Some people have embraced the inevitability of online piracy and have tried their best to offer alternatives: even Walmart.com sells individual MP3 song files. But the RIAA insists that bringing cases like this one to the Supreme Court can end illegal downloading. It is wrong. If Grokster is found to have materially contributed to copyright infringement, peer-to-peer programmers will certainly develop new file-sharing networks to succeed without such contributions, and it will be 2007 by the time the RIAA has any ability to litigate this new case in court. By the time MGM v. Grokster II is decided, downloaders will have dozens of new options.

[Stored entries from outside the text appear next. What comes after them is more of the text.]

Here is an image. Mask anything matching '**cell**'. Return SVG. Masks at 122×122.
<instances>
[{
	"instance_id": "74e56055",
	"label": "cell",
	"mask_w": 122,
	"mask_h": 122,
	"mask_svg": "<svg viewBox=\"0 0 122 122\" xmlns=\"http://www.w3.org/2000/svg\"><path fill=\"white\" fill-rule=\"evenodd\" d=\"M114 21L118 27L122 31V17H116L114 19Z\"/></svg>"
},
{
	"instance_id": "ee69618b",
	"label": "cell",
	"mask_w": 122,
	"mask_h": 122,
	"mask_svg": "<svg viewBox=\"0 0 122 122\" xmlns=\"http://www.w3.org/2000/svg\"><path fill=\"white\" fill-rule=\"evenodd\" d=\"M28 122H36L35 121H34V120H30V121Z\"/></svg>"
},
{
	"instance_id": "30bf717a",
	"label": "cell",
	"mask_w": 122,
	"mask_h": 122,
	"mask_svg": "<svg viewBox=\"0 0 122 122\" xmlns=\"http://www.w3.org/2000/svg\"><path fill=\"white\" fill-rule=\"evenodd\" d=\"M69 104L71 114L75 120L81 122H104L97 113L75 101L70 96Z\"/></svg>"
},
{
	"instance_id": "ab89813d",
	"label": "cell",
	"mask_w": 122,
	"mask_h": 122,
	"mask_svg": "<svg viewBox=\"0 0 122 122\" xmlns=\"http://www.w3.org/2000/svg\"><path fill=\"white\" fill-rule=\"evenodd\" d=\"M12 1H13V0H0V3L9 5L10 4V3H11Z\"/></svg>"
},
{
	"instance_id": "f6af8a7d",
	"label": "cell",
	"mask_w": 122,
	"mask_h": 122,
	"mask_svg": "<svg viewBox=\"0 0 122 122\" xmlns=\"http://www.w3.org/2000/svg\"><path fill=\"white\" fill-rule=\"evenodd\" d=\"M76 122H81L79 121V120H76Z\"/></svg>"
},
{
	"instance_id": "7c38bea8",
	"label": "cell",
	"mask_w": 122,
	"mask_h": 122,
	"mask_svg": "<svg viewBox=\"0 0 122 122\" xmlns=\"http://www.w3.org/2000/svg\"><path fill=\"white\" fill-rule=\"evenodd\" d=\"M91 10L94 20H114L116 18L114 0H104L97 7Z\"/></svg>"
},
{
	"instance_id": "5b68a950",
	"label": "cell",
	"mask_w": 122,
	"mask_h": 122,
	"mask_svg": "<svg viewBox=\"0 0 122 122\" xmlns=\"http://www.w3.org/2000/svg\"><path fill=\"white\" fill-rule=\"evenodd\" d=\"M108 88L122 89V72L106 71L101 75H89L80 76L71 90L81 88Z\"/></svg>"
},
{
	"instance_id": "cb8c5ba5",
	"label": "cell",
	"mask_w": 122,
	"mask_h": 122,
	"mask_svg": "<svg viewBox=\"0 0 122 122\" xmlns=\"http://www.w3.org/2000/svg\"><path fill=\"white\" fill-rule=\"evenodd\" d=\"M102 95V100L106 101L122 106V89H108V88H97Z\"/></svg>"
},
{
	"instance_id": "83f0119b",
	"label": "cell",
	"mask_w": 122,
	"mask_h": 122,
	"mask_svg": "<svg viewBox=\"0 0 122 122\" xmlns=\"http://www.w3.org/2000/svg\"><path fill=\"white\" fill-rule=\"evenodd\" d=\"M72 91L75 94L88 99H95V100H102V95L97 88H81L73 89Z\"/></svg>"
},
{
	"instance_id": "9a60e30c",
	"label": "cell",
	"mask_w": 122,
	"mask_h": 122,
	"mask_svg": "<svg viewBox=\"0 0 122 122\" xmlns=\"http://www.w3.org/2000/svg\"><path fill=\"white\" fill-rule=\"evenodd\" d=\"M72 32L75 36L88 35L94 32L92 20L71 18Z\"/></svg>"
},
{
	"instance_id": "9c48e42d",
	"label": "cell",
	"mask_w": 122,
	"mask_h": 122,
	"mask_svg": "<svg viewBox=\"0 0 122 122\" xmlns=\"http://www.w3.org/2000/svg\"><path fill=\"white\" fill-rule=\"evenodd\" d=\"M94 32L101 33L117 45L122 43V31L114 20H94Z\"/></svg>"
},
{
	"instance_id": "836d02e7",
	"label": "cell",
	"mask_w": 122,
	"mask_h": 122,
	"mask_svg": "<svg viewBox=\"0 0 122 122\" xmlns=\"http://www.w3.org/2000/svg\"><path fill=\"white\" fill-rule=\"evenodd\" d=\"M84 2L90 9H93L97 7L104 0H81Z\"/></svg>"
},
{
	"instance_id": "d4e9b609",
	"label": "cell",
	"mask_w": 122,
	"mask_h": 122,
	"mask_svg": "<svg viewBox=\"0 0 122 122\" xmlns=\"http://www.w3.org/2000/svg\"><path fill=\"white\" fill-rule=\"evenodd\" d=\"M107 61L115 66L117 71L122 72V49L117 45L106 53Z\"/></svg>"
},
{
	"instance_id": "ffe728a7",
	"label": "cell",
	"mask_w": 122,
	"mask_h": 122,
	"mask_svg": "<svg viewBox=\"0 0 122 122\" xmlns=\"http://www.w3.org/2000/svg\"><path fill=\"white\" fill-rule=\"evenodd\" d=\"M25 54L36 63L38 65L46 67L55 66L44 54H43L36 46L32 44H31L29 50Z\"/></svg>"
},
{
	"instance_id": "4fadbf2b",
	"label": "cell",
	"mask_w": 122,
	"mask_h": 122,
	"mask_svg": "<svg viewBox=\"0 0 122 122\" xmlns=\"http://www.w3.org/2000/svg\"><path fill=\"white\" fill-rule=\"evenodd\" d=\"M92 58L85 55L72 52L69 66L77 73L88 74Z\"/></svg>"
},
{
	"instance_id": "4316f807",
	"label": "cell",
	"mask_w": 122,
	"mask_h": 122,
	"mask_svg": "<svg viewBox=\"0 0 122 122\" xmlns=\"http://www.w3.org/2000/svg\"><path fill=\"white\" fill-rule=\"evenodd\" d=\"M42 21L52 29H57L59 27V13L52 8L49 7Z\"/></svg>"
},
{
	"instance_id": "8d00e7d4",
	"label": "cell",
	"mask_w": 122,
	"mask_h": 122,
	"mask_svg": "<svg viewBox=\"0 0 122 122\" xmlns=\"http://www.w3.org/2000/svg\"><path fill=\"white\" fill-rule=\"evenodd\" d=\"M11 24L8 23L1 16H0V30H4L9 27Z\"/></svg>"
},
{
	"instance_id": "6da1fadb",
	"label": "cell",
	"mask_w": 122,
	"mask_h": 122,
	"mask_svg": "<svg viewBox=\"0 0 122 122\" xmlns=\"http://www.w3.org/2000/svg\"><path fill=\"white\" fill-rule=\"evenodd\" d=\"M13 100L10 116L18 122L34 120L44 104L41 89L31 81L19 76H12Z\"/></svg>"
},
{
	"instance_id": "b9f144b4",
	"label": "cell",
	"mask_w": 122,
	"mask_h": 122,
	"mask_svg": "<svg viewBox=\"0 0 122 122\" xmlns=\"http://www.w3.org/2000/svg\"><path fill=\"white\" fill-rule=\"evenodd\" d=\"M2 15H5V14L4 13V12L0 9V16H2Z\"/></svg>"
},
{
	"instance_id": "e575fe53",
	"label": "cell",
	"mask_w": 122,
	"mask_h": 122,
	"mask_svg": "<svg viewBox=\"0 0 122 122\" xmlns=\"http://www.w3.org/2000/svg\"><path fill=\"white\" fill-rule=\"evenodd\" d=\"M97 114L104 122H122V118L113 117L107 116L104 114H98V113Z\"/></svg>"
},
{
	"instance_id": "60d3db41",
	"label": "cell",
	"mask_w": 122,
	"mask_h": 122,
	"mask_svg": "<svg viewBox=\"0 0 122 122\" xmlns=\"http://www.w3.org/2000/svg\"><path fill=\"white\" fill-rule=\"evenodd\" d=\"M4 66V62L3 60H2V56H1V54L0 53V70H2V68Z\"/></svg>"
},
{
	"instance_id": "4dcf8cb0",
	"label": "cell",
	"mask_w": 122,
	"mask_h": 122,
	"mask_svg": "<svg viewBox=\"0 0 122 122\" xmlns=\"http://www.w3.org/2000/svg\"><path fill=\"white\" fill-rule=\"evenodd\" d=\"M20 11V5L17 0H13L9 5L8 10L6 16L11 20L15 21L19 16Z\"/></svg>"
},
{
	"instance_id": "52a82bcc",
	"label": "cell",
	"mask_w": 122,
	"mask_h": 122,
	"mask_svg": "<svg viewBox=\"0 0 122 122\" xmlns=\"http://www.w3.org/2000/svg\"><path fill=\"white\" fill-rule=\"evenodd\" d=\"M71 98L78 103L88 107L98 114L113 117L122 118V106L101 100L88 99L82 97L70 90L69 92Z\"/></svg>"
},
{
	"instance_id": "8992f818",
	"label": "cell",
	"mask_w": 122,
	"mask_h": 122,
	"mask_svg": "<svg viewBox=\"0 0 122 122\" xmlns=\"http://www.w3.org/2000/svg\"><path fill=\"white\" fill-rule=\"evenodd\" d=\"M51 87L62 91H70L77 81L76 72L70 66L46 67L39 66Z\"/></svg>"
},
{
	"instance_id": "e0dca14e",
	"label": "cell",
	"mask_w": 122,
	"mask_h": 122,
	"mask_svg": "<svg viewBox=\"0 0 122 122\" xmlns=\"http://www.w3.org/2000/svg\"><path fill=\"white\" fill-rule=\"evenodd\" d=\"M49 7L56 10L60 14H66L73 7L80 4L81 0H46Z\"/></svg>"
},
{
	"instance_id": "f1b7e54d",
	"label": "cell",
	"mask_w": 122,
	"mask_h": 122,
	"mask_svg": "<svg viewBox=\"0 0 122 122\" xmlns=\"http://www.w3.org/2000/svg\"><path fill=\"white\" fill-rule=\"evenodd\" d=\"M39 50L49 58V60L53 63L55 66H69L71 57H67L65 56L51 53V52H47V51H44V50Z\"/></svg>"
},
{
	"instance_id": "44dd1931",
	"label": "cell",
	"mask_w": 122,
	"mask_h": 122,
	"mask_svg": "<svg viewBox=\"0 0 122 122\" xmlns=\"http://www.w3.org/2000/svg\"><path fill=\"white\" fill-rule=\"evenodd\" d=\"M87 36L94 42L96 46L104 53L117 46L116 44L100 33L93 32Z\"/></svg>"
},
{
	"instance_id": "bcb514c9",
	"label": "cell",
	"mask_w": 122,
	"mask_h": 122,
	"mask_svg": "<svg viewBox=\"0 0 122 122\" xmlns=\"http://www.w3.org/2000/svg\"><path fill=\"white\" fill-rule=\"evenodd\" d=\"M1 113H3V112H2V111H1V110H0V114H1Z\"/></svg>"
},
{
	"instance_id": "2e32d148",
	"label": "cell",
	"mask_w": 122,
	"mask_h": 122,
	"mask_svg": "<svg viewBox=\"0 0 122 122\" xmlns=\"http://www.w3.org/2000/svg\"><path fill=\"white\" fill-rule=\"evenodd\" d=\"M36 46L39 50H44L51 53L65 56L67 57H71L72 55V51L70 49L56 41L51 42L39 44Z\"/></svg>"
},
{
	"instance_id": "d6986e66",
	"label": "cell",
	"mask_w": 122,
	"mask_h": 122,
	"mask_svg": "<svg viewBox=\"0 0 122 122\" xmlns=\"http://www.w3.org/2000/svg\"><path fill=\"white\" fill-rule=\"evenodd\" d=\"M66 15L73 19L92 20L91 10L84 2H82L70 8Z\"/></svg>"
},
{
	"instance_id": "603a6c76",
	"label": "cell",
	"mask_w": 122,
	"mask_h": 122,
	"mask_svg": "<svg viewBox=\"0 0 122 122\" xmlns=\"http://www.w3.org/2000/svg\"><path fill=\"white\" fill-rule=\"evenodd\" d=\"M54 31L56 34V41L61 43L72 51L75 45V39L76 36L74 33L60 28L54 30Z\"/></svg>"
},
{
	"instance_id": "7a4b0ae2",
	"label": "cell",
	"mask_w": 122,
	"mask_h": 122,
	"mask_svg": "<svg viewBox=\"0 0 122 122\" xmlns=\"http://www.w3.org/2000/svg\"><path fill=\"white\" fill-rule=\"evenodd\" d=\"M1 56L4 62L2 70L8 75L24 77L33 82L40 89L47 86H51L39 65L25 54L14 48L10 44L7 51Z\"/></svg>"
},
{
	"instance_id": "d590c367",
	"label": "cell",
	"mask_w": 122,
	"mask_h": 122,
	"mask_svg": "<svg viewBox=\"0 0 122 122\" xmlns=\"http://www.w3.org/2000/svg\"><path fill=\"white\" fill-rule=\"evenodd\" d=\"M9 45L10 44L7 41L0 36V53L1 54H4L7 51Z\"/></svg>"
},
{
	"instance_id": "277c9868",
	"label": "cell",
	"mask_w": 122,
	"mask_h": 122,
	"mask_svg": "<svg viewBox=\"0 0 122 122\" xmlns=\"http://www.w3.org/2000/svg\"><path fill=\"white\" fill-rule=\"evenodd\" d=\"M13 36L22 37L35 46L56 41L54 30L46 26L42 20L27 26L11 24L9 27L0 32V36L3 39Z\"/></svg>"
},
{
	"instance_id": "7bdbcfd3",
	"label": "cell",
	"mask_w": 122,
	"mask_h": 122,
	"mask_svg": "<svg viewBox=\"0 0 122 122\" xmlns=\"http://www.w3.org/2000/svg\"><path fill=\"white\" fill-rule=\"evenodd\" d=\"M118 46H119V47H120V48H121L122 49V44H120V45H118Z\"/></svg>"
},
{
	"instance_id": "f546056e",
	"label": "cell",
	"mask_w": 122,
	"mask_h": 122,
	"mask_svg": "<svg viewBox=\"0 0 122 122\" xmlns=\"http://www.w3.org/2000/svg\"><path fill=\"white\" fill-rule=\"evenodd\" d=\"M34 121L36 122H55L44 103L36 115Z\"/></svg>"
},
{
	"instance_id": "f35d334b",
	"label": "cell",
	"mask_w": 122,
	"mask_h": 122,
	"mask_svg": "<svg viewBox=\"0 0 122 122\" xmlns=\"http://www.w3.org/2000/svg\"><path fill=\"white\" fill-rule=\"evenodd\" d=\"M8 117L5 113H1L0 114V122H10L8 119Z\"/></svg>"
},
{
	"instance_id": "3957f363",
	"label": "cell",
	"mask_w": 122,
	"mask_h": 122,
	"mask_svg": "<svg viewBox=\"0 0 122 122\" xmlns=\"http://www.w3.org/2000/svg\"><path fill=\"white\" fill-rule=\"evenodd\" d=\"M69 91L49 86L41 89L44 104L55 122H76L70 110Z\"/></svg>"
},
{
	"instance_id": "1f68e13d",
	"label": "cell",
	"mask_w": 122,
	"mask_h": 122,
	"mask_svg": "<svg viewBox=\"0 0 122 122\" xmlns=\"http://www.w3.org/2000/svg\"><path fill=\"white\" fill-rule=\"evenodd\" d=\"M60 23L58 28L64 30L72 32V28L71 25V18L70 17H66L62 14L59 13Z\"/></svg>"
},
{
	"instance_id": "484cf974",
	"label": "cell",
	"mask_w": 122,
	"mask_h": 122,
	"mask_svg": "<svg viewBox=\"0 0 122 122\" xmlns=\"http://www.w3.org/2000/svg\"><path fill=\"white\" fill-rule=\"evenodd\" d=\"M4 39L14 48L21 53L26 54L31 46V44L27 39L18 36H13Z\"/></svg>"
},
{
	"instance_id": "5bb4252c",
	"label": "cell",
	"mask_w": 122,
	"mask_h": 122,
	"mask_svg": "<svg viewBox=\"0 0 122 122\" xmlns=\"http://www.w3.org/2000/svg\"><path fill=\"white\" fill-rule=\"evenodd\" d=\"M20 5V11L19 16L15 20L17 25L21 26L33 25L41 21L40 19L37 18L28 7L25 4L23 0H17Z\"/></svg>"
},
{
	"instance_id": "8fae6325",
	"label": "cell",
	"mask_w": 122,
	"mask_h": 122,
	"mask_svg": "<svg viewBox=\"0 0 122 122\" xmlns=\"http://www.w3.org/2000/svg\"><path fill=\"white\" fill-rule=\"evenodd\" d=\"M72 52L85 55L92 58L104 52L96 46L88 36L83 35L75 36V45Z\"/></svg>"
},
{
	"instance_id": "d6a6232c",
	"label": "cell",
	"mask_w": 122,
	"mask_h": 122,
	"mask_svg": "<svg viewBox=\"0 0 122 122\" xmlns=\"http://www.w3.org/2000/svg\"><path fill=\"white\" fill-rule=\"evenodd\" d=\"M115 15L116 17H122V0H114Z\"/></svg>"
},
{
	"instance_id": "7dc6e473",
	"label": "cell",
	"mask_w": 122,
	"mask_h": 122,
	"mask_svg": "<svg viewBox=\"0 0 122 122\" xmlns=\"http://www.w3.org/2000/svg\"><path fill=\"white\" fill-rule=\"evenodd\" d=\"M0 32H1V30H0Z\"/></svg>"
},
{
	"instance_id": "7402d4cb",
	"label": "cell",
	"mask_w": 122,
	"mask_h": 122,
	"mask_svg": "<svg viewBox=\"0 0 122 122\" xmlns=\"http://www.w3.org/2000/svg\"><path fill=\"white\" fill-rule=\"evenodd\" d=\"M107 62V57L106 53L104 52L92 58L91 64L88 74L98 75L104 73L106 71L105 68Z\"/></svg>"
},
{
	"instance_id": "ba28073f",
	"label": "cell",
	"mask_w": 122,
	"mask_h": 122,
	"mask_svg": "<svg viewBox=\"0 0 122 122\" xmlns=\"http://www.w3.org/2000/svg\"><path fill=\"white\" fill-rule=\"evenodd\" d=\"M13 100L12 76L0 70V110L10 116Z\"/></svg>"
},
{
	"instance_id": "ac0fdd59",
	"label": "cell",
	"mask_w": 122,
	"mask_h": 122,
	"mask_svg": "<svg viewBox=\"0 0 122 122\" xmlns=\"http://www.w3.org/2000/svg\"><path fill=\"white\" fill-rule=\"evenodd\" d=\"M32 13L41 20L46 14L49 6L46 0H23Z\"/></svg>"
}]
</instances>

This new case is certainly a big deal for the defendants at Grokster, but it isn't for the millions of users who currently use the program. If the court rules that peer-to-peer developers may be found liable for the illegal file-sharing of their users, the recording industry merely will have done music lovers another great service, once again inspiring programmers to develop a different, better product in which the server doesn't materially contribute to user downloads. Old-school industry representatives will be better off when they understand that injunctions and judicial decisions don't help. But given their penchant for litigating these issues in court, getting them to understand this point may be even harder than getting Mom onto the internet.